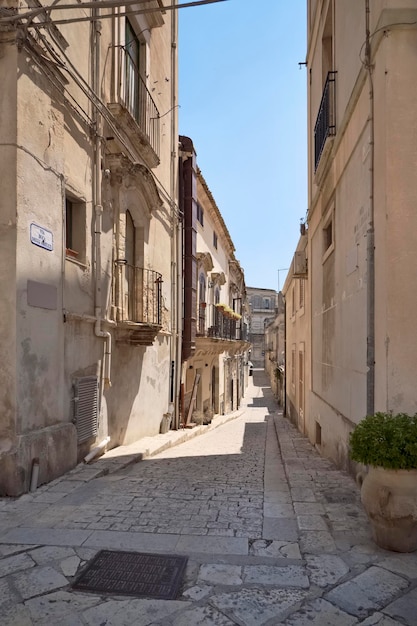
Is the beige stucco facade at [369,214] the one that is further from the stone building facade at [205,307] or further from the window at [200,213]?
the window at [200,213]

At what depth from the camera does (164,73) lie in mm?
12383

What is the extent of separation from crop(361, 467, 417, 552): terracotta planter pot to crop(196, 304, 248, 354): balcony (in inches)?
470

────────

Render the data above as a JSON list of strings, one string per line, skipping blank lines. Leave the picture out.

Final result>
[
  "Is the beige stucco facade at [369,214] the one that is further from the stone building facade at [205,307] or further from the window at [200,213]?",
  "the window at [200,213]",
  "At what depth from the camera does (164,73) lie in mm?",
  "12383",
  "What is the extent of separation from crop(361, 467, 417, 552): terracotta planter pot to crop(196, 304, 248, 354): balcony (in inches)?",
  "470"
]